Kennedy, a former Princeton trustee, has much experience in the legal world, having clerked for Judge Skelly Wright of the U.S. Court of Appeals and for Supreme Court Justice Thurgood Marshall.
Kennedy originally had planned to lecture on racial profiling at Princeton because New Jersey has recently been a hotbed of controversy surrounding the legality of profiling people by race, said Olivier Kamanda '03, a USG senator who organized the lecture series.
But because of the terrorist attacks, Kennedy changed the focus of his speech.
"[Kennedy] wanted to re-center his speech around racial profiling to focus on people of all nationalities," Kamanda said. "He wanted [the speech] to be more inclusive, not just about African Americans. With all of the media attention that the attacks have been getting, there is a tendency to attack all nationalities."
Kennedy said the terrorist attacks would also complicate the legal issues surrounding racial profiling.
"The events of Sept. 11 are going to make it more difficult to get rid of racial profiling, both at the street level — what police actually do — and at the formal level of the courts," he said in a New York Times article printed Sept. 21. "Judges are going to say, 'I thought something before, but what do you do in the face of the current circumstance?'"
Today's talk begins a week of lectures titled "Crime and Justice: An Exploration of the American Justice System."
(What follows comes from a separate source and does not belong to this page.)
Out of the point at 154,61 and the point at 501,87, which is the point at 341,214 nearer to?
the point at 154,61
Kamanda first thought of organizing a lecture series last May, he said. Topics were chosen to increase students' awareness of important issues.
This week is the first in a series of upcoming theme weeks. Ideas in Action includes contributions from student organizations, performing arts groups, faculty, staff and alumni. Its goal is to sponsor a series of events related to social issues.
This weeks' events include:

A lecture by Michael Vatis '85 — director of the Institute for Security Technology at Dartmouth College — titled "Fighting Terrorism in a Constitutional Democracy: Winning the War Without Losing our Rights," tomorrow at 4:30 p.m. in McCosh 50.
The keynote speaker on Oct. 3 is University bioethics professor Peter Singer, whose lecture is titled "Voluntary Euthanasia: Physician-Assisted Suicide and the Sanctity of Human Life." He will speak at 4:30 p.m. in McCosh 10.
A Whig-Cliosophic Society debate about the abolition of the Honor Code will also take place on Oct. 2 at 8 p.m. in McCosh 50.
Anthony Papa, a graphic artist, will lead a prison art presentation and slide show Thursday at 5 p.m. in Frist 307.
The week wraps up Thursday evening with the University Film Organization movie "Dead Man Walking" at 8 p.m. in the Frist Theater.